FILE - Abu Omar al-Shishani, seen in an image from video posted on social media June 28, 2014, stands among a group of fighters as Islamic State declares elimination of border between Iraq and Syria.
FILE - Abu Omar al-Shishani, seen in an image from video posted on social media June 28, 2014, stands among a group of fighters as Islamic State declares elimination of border between Iraq and Syria.

A key Islamic State terror group commander known for his brutally effective tactics and for surviving numerous attempts to kill him has died in battle, according to an IS-linked media organization.

The Aamaq News Agency said Wednesday that Abu Omar al-Shishani, also known as “Omar the Chechen,” was killed in the town of Shirqat while trying to “halt the military campaign” against the self-declared caliphate’s Iraqi capital of Mosul.

U.S. and coalition forces had targeted Shishani numerous times, including in an airstrike on March 4 in al-Shaddadi, Syria.

“It's our assessment that that was a successful strike and that he was killed in that strike,” Pentagon spokesman Peter Cook said at the time.

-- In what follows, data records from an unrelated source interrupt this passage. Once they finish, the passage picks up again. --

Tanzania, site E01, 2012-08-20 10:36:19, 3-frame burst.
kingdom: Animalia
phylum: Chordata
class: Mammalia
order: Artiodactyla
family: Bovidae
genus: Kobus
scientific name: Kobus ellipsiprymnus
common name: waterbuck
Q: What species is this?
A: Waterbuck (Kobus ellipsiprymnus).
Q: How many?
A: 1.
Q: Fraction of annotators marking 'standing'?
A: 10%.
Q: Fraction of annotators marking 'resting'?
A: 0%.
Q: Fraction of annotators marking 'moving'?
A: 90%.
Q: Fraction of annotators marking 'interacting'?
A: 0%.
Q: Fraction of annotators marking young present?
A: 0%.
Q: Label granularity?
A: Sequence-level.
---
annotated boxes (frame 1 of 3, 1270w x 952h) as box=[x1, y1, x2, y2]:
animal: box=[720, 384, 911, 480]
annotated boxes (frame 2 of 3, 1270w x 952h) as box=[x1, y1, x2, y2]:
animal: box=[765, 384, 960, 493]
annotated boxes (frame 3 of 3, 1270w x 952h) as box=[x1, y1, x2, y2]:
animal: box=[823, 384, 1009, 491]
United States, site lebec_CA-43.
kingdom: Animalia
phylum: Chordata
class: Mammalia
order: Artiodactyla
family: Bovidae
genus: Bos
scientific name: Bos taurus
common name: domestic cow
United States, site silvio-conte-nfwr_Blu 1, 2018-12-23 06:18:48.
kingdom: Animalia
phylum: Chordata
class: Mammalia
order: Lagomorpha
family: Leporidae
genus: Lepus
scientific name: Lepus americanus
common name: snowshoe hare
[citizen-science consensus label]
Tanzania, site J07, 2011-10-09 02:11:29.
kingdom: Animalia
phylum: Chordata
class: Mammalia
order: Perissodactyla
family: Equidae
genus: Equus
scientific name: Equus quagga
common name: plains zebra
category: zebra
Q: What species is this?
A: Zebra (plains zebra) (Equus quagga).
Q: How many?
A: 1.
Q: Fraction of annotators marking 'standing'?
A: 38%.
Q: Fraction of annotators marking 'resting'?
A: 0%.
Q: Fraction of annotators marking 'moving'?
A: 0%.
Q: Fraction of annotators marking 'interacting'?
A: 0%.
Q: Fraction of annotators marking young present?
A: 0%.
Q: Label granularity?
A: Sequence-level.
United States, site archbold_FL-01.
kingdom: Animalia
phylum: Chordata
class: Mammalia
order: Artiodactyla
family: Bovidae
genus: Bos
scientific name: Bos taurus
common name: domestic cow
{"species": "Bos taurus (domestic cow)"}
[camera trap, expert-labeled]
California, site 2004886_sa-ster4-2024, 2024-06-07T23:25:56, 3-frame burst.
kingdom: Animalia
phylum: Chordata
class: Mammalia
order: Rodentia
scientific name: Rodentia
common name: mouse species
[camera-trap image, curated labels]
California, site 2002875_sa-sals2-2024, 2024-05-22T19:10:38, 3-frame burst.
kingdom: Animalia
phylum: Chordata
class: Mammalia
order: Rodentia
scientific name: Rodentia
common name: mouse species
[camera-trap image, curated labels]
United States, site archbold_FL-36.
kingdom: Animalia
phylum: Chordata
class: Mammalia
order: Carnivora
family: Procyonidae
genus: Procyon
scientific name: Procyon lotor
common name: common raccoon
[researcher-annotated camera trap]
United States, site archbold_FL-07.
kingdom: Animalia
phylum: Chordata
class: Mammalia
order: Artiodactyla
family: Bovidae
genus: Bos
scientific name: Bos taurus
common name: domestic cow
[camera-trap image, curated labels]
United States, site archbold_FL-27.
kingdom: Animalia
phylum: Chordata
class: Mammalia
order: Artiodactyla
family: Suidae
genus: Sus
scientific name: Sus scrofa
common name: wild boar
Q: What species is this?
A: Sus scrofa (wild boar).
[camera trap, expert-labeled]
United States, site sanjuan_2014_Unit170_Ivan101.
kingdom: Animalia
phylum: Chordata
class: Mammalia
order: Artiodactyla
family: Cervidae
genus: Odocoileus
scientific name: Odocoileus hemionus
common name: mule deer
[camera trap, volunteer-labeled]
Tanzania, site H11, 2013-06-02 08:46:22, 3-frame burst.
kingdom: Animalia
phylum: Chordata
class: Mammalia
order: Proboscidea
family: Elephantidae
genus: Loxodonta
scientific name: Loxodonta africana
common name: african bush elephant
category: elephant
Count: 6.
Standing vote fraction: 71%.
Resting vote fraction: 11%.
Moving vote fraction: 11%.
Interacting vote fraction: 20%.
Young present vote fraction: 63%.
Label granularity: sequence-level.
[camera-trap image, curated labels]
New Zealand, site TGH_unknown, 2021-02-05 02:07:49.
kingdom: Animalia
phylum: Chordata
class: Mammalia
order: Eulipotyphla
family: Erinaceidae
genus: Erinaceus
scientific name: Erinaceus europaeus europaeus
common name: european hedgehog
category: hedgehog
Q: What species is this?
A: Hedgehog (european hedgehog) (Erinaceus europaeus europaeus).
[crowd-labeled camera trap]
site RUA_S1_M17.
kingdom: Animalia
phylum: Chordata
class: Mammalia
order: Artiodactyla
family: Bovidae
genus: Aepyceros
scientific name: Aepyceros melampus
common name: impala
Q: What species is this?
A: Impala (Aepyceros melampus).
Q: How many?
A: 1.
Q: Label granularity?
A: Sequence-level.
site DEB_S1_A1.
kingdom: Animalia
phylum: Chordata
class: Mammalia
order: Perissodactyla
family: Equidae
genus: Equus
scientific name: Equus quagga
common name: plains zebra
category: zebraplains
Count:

Until now, IS repeatedly denied claims Shishani had been killed.

Pentagon officials said they were aware of the Aamaq report of Shishani’s death in Shirqat, but that they could neither confirm nor deny it.

Previous claims

“He's been reported dead nine times now, but this might be the one,” said Patrick Skinner, a former intelligence officer now with the Soufan Group, a New York organization that provides strategic security intelligence services to governments and multinational organizations.

“Shirqat is key to Mosul, and Shishani is a tactical commander,” Skinner said. “It would make sense Shishani would be where the fighting was.”

Shirqat is about 100 kilometers south of Mosul and is within about 35 kilometers of Qayyarah. Iraqi security forces, backed by U.S. air power, began advancing on the area late last month and just days ago seized the key Qayyarah West airbase.

FILE - Visiting U.S. Defense Secretary Ash Carter, left, shakes hands with Iraqi Defense Minister Khaled al-Obeidi at the Ministry of Defense, Baghdad, Iraq, July 11, 2016.
FILE - Visiting U.S. Defense Secretary Ash Carter, left, shakes hands with Iraqi Defense Minister Khaled al-Obeidi at the Ministry of Defense, Baghdad, Iraq, July 11, 2016.

During a visit to Baghdad on Monday, U.S. Defense Secretary Ash Carter said he was sending an additional 560 troops to Iraq, in part to help turn the base into a logistics and air hub for the assault on Mosul.

Pentagon officials have described Shishani as IS’s “minister of war,” a battle-hardened commander with ties to IS leader Abu Bakr al-Baghdadi.

Shishani pledged allegiance to IS in mid-2013, bringing with him hundreds of Russian-speaking fighters. He quickly rose to the rank of IS northern commander and gained a seat on the terror group’s Shura council, responsible for helping to implement IS’s religious doctrines.

Georgian national

The Syrian-based Georgian national previously served in an intelligence unit with the Georgian army, where he was trained in U.S. counterterrorism and counterinsurgency tactics.

Shishani is also credited as being one of the driving forces behind the militant group's rapid gains in Iraq’s Anbar province in 2014.

“It was tactically brilliant,” said Daveed Gartenstein-Ross, a senior fellow with the Foundation for the Defense of Democracies, a Washington group that conducts research on global terrorism.

“[Shishani] didn’t use that many men to capture territory,” Gartenstein-Ross said. “He used a relatively light force to capture a significant amount of ground.”

Defense officials have said removing Shishani from the battlefield would strike a blow to the group's ability to coordinate its defense of key cities, such as Mosul and the group’s Syrian capital of Raqqa.

They said it would also damage the ability of IS to recruit, and possibly keep, foreign fighters from Chechnya and the Caucasus regions.

The U.S. State Department had announced a reward of up to $5 million for information leading to Shishani’s arrest or death.